▶ Listed entries:
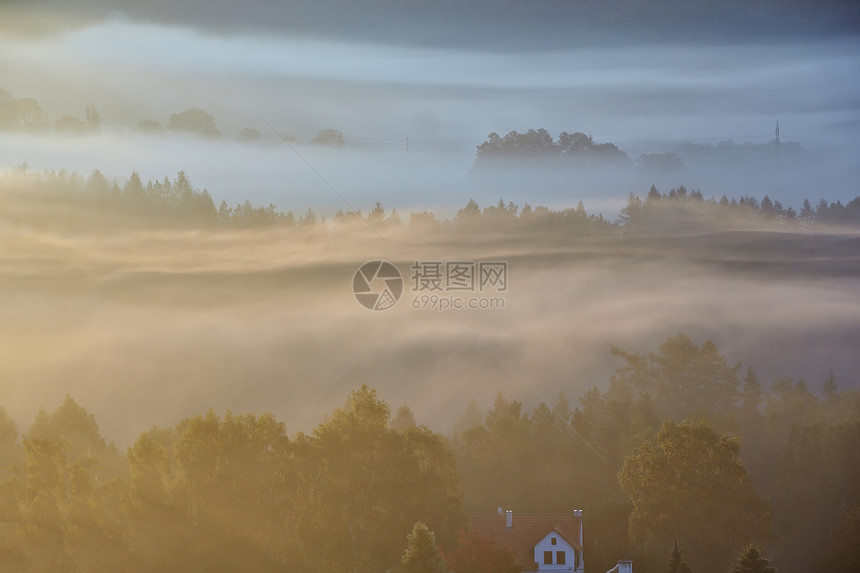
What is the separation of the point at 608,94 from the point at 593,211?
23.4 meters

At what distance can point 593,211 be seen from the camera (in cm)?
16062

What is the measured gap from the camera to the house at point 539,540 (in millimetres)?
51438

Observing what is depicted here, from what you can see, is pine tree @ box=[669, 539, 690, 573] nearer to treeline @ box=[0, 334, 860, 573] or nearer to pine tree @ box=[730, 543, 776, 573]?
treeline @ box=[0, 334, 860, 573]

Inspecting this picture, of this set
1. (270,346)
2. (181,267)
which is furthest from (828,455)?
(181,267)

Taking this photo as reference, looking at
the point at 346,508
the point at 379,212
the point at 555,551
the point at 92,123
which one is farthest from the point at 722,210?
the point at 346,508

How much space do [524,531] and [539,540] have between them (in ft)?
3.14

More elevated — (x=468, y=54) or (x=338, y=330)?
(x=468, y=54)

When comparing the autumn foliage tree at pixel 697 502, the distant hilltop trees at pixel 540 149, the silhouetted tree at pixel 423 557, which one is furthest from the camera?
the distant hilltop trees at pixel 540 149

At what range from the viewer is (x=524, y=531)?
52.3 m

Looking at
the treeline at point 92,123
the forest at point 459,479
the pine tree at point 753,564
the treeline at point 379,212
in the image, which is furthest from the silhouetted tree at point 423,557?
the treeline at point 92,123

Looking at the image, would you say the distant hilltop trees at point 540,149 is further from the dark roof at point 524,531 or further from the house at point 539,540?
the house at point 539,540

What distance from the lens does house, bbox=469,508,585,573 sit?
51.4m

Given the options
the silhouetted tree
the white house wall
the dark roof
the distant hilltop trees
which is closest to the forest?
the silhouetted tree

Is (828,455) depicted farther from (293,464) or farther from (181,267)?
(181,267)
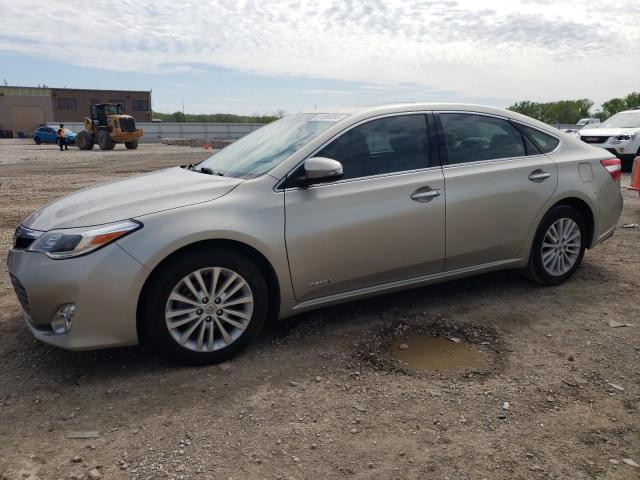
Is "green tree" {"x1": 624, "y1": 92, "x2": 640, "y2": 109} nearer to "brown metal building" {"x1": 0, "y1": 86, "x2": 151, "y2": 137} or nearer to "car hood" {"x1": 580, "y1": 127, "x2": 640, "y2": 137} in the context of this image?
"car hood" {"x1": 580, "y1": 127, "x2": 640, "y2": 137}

--

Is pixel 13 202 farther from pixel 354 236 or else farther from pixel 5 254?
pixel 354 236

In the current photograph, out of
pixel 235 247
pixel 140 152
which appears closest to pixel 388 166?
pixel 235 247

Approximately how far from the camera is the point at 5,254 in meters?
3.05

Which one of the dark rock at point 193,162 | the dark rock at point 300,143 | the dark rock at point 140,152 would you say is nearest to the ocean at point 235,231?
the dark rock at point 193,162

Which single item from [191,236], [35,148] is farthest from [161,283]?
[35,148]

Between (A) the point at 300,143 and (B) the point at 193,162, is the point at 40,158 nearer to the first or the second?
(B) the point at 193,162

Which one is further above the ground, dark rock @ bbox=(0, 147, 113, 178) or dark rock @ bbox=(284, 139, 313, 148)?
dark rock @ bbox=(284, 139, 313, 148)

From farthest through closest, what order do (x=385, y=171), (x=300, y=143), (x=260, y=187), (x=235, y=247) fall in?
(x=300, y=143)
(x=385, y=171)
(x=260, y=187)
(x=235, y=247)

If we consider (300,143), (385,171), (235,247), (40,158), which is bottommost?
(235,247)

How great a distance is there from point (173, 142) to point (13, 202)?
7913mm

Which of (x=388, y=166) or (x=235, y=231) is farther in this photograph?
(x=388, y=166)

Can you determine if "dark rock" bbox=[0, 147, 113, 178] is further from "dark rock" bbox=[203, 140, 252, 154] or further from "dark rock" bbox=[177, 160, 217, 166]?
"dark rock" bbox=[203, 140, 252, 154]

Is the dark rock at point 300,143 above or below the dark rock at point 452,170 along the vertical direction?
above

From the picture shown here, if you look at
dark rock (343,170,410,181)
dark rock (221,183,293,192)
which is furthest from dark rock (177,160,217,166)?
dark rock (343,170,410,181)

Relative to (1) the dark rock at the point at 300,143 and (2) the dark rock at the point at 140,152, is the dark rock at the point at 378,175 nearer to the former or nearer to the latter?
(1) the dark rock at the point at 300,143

▶ Exercise requirements: Gather every line in the records above that contains the word "would", and copy each such line in full.

▶ Answer below:
Looking at the image, would you say the distant hilltop trees at point 540,149 is further from the dark roof at point 524,531 or further from the house at point 539,540?
Which one of the dark rock at point 193,162 | the dark rock at point 300,143 | the dark rock at point 140,152 would you say is nearest to the ocean at point 235,231?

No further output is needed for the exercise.